Source text
Today the American Bar Association is hosting a panel on the settlement between the FTC and Google, which in the aftermath is starting to look like a complete clown show.

It’s starting to look like Chairman Jon Liebowitz intentionally kept the commissioners from all meeting in one place and discovering what one another felt, because according to Commissioner J. Thomas Rosch, a majority favored bringing a suit against Google for manipulating search results. But because Liebowitz skirted Sunshine Act Meeting Laws by only meet with one Commissioner at a time, they had no chance to hear each others’ views since November.

Yesterday the European Union indicated that Google was “diverting traffic” to its own sites and would be forced to change its policies.  Which makes it look like Liebowitz rushed a decision to reach a political end before the EU came out with its decision, skirting FTC process and representing at the press conference that there was unanimity of opinion when there was none.

Today’s panel should be interesting because it includes Rosch, who has been very critical of the process by which a decision was reached.  It also includes Gary Reback, who represented Consumer Watchdog in its challenge to the FTC’s agreement with Google over the Safari hack.

You can read Rosch’s dissent here (PDF).  Once again, the FTC allowed Google to get away with no admission of guilt in the decision, which Rosch also strongly criticized in the Safari agreement.

Today’s panel

Program Chair:  Paula W. Render, Jones Day, Chicago, IL
Moderator :  Hill B. Wellford, Bingham McCutchen LLP,  Washington, DC

  • Jonathan M. Jacobson, Wilson Sonsini, Goodrich & Rosati, New York, NY
  • Geoffrey A. Manne, Lewis & Clark Law School, Portland, OR
  • Gary L. Reback, Carr & Ferrell LLP, Menlo Park, CA
  • J. Thomas Rosch, Federal Trade Commission, Washington, DC
  • Charles F. (Rick) Rule, Cadwalader, Washington, DC


12:10:  Wellford is giving background on the decision.  You can read Bytegeist’s liveblog of Commissioner Liebowitz’s press conference announcing the decision here.

12:18:  Rosch:  Has not been a commissioner since Joshua Wright was sworn in this morning.  Does not represent the views of his colleagues and that’s why he issued separate statements.

Questions he’s been asked:

1)  Why did I concur?  None of my former colleagues agreed that a Section 5 violation had occurred. Expressed “strong concerns” about a couple of practices.  In the end I agreed with conclusions about scraping and API, and once it became clear where everybody stood, there was no reason to not to agree with the conclusions.

2) Why did I dissent?  I disagreed with how the conclusions were reached.  I disagreed with the fact that we created false expectations, and I take credit for creating some false expectations about what we were going to do when we hired Beth Wilkinson.

I believe EU’s Almunia is also responsible.  You’ll remember he said there were 4 things Google needed to do to avoid prosecution.

Third, I believe the media and the Hill were to blame.  They touted the investigation as the greatest thing since sliced bread, and I did not think it wound up that way.

Moreover, I thought the scraping and search claims were not winable as a matter of law.  They thought the search claim was not winable as a matter of fact, which I disagreed with.

Voluntary commitments were like ABCs (?)

I was always willing to litigate, as I said in my dissent, about “half truth” claim against Google. As I indicated before, I was bureau director of BCP, and I thought the half-truth claim was a legitimate, legally viable claim .  However I felt Google would fight that claim because it went after their entire business model, which is based on search advertising.

Records shown
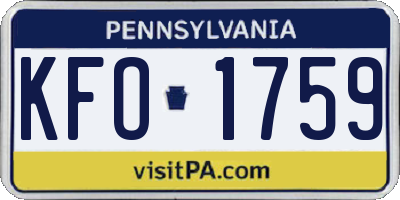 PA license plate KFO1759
...
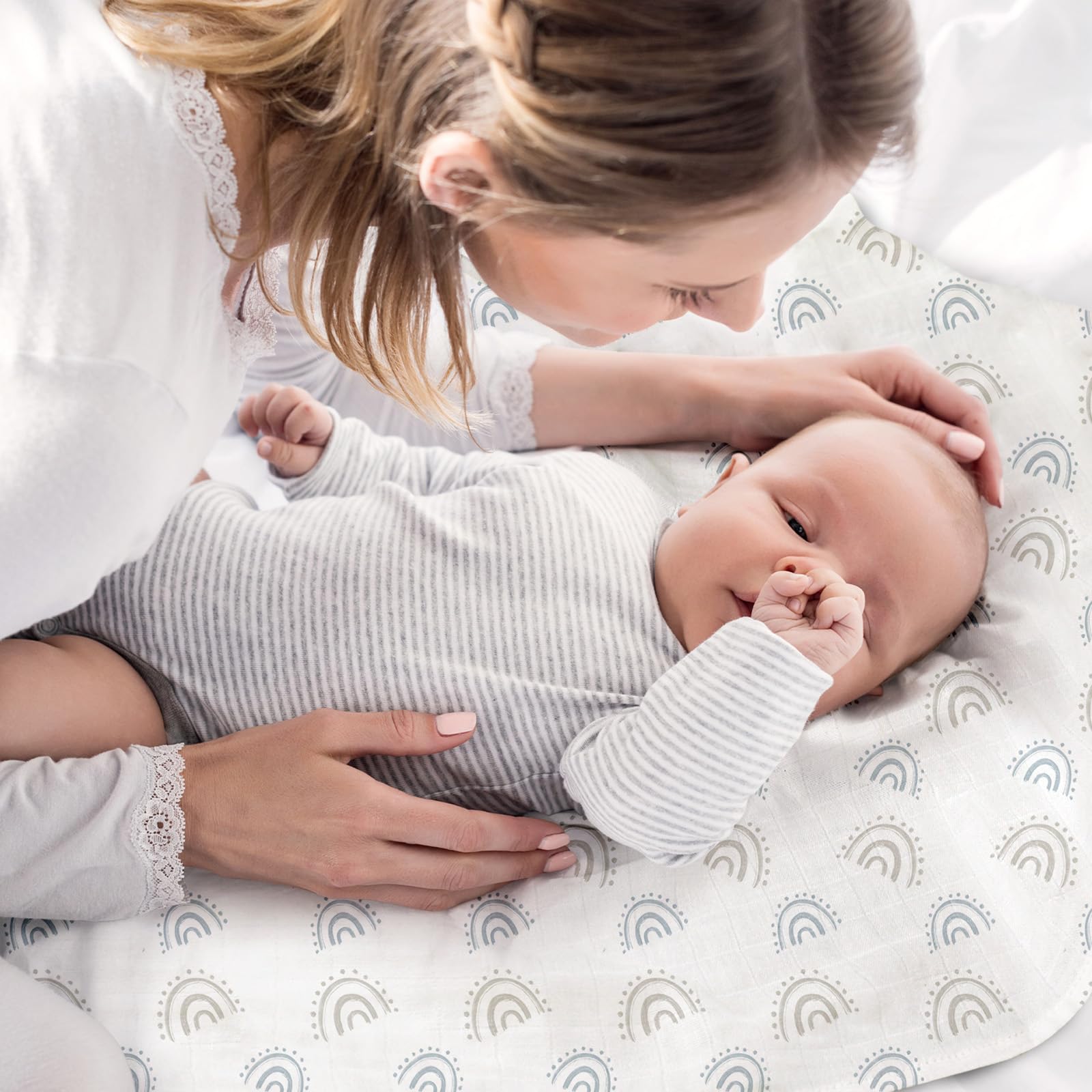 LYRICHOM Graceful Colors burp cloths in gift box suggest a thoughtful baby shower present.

To-do item
Reproduce word for word the passage of the FTC settlement post starting at "Yesterday the European" and ending at "the Safari hack.". Work from the FTC settlement post alone.

Result
Yesterday the European Union indicated that Google was “diverting traffic” to its own sites and would be forced to change its policies.  Which makes it look like Liebowitz rushed a decision to reach a political end before the EU came out with its decision, skirting FTC process and representing at the press conference that there was unanimity of opinion when there was none.

Today’s panel should be interesting because it includes Rosch, who has been very critical of the process by which a decision was reached.  It also includes Gary Reback, who represented Consumer Watchdog in its challenge to the FTC’s agreement with Google over the Safari hack.